The Infinite Loop Designed to Break the Data Mining Market

An endless loop of fake data.

Jul 29 2015, 11:00am

The internet is a big, dark monetization machine. People log in, share some memes, and money shoots out of a wormhole-like vortex on the other end. In the middle are data brokers, businesses that collect and buy your data in order to resell it to other companies.

It's a neat little system, and now, a group of three New York-based tech developers say they've created a program called Data Arbitrage to destroy it.

You probably don't know who the data brokers buying and selling your information are, and penetrating the industry's veil of secrecy has been the focus of many a research project and government report. Some startups like Datacoup have tried to make the process of data brokerage more transparent, however, letting customers sell their own data and receive a cut of the revenue.

But what if the very idea of willingly turning the details of your shopping or entertainment habits into cash is untenable even if you get a cut?

Enter Data Arbitrage. The program automatically sells users' social media data to brokers and then uses the resulting funds to buy fake accounts, which in turn provide more data to sell. A bot called "ArbiBot" lives on the user's computer and generates posts from the fake accounts.
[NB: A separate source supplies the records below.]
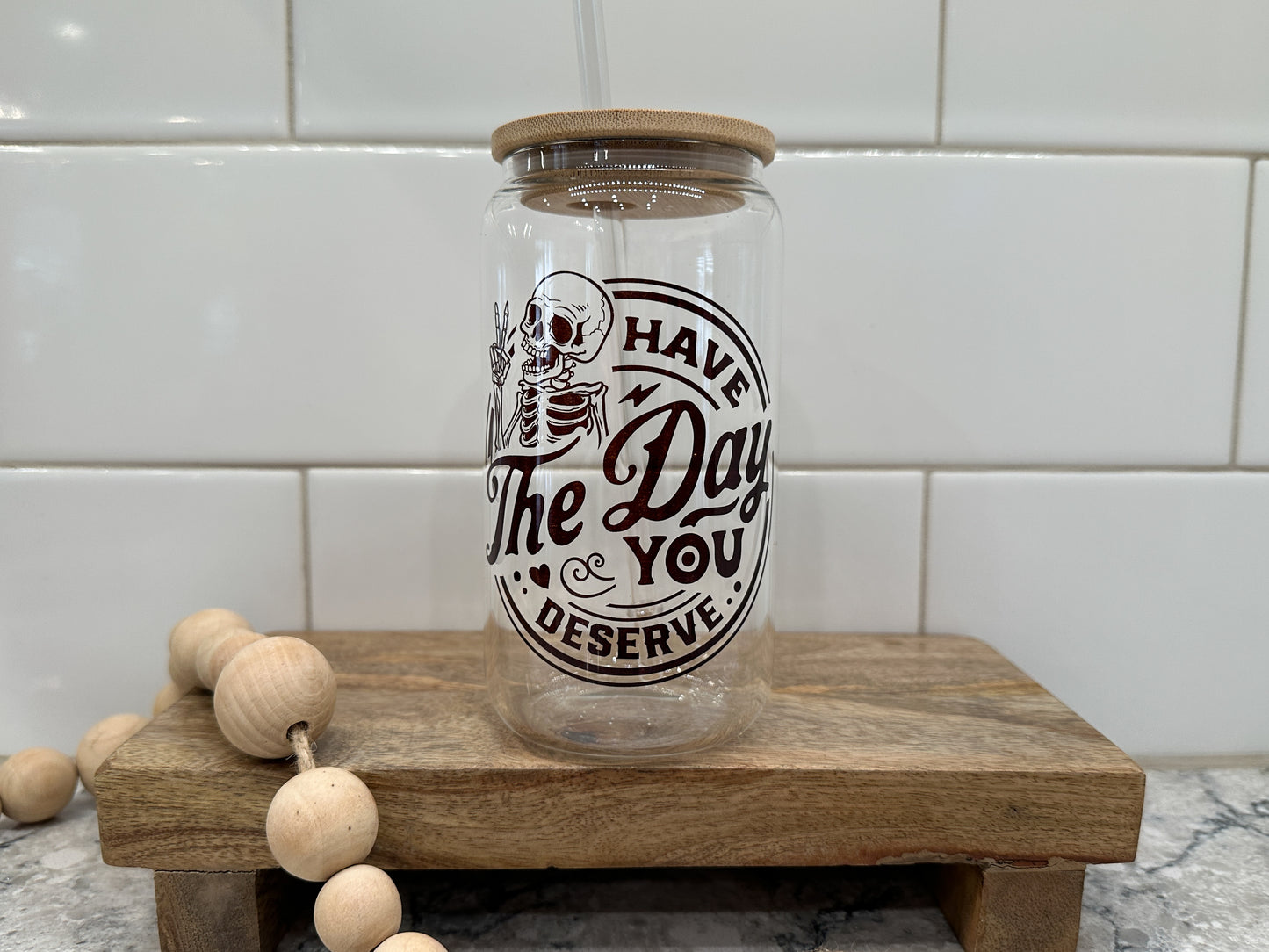 Have the Day You Deserve | 16oz Can Glass with Bamboo Lid | Clear Glass Drinkware | Iced Coffee Lover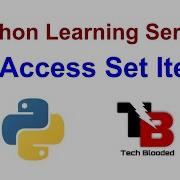 46 Access Set Items In Python Check Item In Set In Python Membership Operator Tech Blooded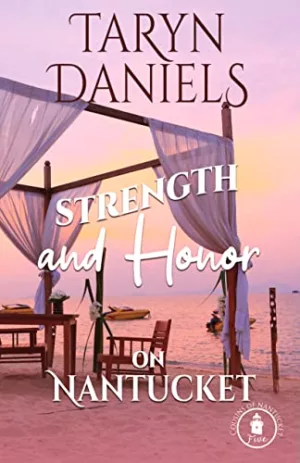 Strength and Honor on Nantucket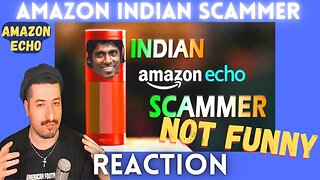NOT FUNNY - Introducing Indian Scammer Amazon Echo Reaction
The goal is to eventually generate so much noisy, fake data that the whole enterprise of data brokerage is rendered completely useless.
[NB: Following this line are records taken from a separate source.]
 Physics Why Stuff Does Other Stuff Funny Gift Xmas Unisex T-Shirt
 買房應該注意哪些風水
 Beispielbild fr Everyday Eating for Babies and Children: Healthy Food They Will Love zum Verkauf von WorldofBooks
"So far we have it running on Twitter, Instagram, and Facebook," a Data Arbitrage spokesperson, who asked to remain anonymous for legal concerns (at least until the program is released to the public on August 4th), told me in an email. "We plan to branch out to other social media sites a such as Google+ and LinkedIn. We are also interested in diluting credit card information, which we are on track to accomplish in the coming months."

"I think they are definitely tapping into a visceral feeling that a lot of people have about the data economy"

Until the launch date, it's unclear how well Data Arbitrage works; the developers would not give me a copy of the program, and making an appreciable impact will likely depend on actually building up a user base of people willing to give up their data to the scheme. But similar projects already do exist. Google Will Eat Itself, for example, seeks to buy Google out slowly by serving Google ads on a network of secret sites and using the resulting cash to buy Google shares.

The core concept in both cases is "arbitrage," a financial term that refers to taking advantage of a price imbalance in two different markets. The money earned from selling data is used to buy tons of fake accounts, which are easy to make and cheap as dirt. It's a proven concept in the world of finance, but for data, the question remains: will it work?

"I think it's safe to assume that social media bots denigrate the overall quality of mined and brokered data," said Matt Hogan, a spokesperson for Datacoup. However, Hogan said, social media profiles are just one avenue for data creation and collection by brokers; simply browsing the web is another.

"If Data Arbitrage is just focused on social data, it may not have the disruptive effect that they hope, but who knows?" Hogan said. "I think they are definitely tapping into a visceral feeling that a lot of people have about the data economy."

When I asked Data Arbitrage's anonymous spokesperson where the data generated through the program will be sold, the spokesperson refused to answer on the grounds that the group fears being shut down. This concern may be justified, since Hogan told me that Datacoup seeks out fake and duplicate accounts and removes them from their system.

Data Arbitrage appears ready for a war of attrition with data brokers, and the spokesperson told me they will keep working on making ArbiBot more advanced in order to slip past brokers. Of data brokers' reaction to the system, the spokesperson said, "We expect them to fight back."